- **Written request**
Return every item below verbatim, line for line. Omit the pictures.

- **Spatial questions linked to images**

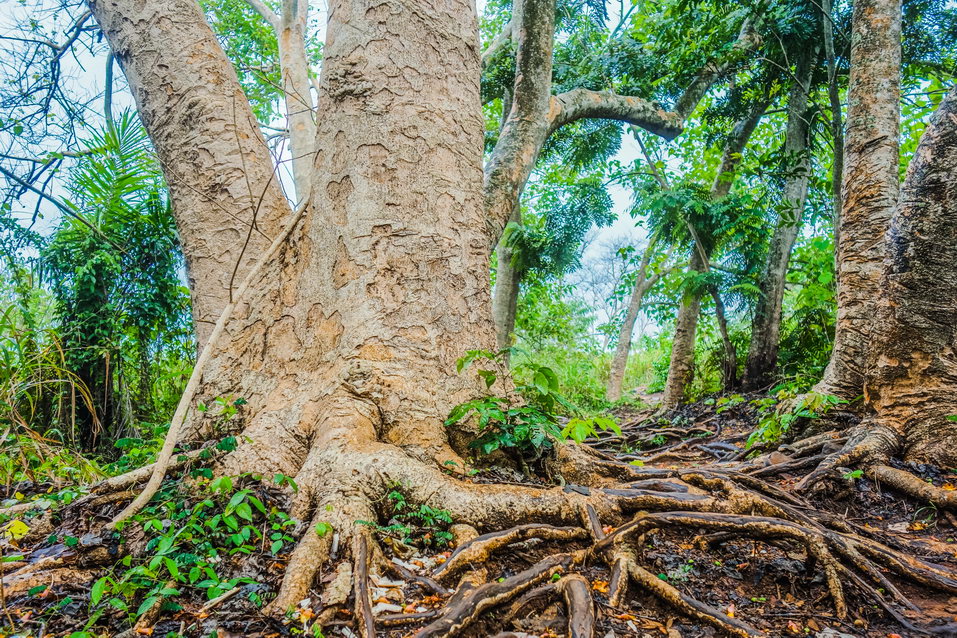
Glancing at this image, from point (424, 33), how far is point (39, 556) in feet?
9.86

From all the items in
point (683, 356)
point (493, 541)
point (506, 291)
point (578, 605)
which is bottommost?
point (578, 605)

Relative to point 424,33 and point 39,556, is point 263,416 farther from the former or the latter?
point 424,33

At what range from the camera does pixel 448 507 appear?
6.67 ft

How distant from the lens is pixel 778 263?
6215mm

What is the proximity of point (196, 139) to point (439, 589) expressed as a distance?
10.0ft

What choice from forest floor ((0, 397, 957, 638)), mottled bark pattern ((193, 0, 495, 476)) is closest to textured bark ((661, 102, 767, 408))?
forest floor ((0, 397, 957, 638))

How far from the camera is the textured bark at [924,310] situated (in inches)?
104

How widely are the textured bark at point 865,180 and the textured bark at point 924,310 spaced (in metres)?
0.94

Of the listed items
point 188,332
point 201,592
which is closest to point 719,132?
point 188,332

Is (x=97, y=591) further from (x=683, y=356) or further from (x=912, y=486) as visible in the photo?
(x=683, y=356)

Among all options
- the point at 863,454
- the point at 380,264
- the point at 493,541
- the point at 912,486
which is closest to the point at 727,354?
the point at 863,454

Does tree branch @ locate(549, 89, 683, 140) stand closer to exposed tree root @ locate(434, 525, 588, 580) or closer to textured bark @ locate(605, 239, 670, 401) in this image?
exposed tree root @ locate(434, 525, 588, 580)

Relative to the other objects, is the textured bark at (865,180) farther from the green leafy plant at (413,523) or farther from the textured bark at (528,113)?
the green leafy plant at (413,523)

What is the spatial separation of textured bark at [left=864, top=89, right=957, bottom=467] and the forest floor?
765 mm
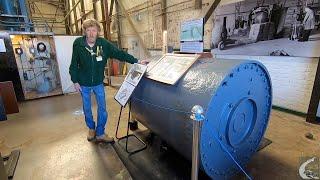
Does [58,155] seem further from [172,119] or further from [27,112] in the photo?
[27,112]

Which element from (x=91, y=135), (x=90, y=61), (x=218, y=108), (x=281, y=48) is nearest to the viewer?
(x=218, y=108)

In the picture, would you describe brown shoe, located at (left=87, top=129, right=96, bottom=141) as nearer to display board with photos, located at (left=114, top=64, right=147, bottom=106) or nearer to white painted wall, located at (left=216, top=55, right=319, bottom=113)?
display board with photos, located at (left=114, top=64, right=147, bottom=106)

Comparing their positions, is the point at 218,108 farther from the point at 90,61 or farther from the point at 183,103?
the point at 90,61

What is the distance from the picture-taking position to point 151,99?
1935 millimetres

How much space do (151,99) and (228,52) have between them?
8.97 feet

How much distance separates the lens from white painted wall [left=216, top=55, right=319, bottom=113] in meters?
3.02

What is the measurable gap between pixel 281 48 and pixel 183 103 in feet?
8.46

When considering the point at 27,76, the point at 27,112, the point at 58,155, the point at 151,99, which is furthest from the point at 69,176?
the point at 27,76

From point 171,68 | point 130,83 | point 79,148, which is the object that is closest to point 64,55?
point 79,148

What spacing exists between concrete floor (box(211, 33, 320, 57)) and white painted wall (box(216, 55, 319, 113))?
0.36 ft

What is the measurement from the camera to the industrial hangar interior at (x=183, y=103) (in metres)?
1.57

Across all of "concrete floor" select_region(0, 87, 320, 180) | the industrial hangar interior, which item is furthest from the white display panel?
"concrete floor" select_region(0, 87, 320, 180)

- **Written response**
Glancing at this image, from point (424, 33), how far is point (39, 556) in feet?
9.86

From all the items in
point (683, 356)
point (493, 541)
point (506, 291)
point (578, 605)
which is bottommost?
point (578, 605)

Relative to point 424,33 and point 39,556, is point 263,416 farther from the former or the latter?
point 424,33

At what range from the camera does pixel 448 507 appear?
6.67 ft

How distant from the lens is pixel 778 263?
6215mm

What is the proximity of point (196, 139) to point (439, 589) expressed as a distance?
10.0ft

What choice from forest floor ((0, 397, 957, 638)), mottled bark pattern ((193, 0, 495, 476)) is closest to textured bark ((661, 102, 767, 408))?
forest floor ((0, 397, 957, 638))

How far from the camera is the textured bark at [924,310] situated (in inches)?
104

How widely are the textured bark at point 865,180 and the textured bark at point 924,310 spaced (in metres)?
0.94

Of the listed items
point 188,332
point 201,592
which is closest to point 719,132?
point 188,332

Is (x=97, y=591) further from (x=683, y=356) or further from (x=912, y=486) as visible in the photo?
(x=683, y=356)

Among all options
- the point at 863,454
- the point at 380,264
- the point at 493,541
- the point at 912,486
which is closest to the point at 727,354?
the point at 863,454

Does tree branch @ locate(549, 89, 683, 140) stand closer to exposed tree root @ locate(434, 525, 588, 580) or closer to textured bark @ locate(605, 239, 670, 401) in this image?
exposed tree root @ locate(434, 525, 588, 580)

Relative to the other objects, is the textured bark at (865,180) farther from the green leafy plant at (413,523) or farther from the textured bark at (528,113)?
the green leafy plant at (413,523)

What is the spatial separation of textured bark at [left=864, top=89, right=957, bottom=467] and the forest floor?
765 mm
Does [58,155] seem further from [172,119] or further from [27,112] in the photo?
[27,112]

Which element from (x=91, y=135), (x=90, y=61), (x=218, y=108), (x=281, y=48) is nearest to the viewer?
(x=218, y=108)

In the picture, would you describe brown shoe, located at (left=87, top=129, right=96, bottom=141) as nearer to display board with photos, located at (left=114, top=64, right=147, bottom=106) or nearer to white painted wall, located at (left=216, top=55, right=319, bottom=113)?
display board with photos, located at (left=114, top=64, right=147, bottom=106)

Comparing their positions, is the point at 218,108 farther from the point at 90,61 or farther from the point at 183,103?
the point at 90,61

What is the distance from the picture-taking position to point 151,99?
1935 millimetres

How much space do (151,99) and (228,52) have between them?
8.97 feet

How much distance separates the lens from white painted wall [left=216, top=55, right=319, bottom=113] in meters?
3.02

What is the measurable gap between pixel 281 48 and pixel 183 103 in feet?
8.46

When considering the point at 27,76, the point at 27,112, the point at 58,155, the point at 151,99, which is furthest from the point at 69,176?
the point at 27,76

From point 171,68 | point 130,83 | point 79,148, which is the object that is closest to point 64,55?
point 79,148

What spacing exists between concrete floor (box(211, 33, 320, 57)) and white painted wall (box(216, 55, 319, 113))?
0.36 ft

What is the measurement from the camera to the industrial hangar interior at (x=183, y=103) (in metres)?
1.57

Across all of "concrete floor" select_region(0, 87, 320, 180) | the industrial hangar interior, which item is furthest from the white display panel?
"concrete floor" select_region(0, 87, 320, 180)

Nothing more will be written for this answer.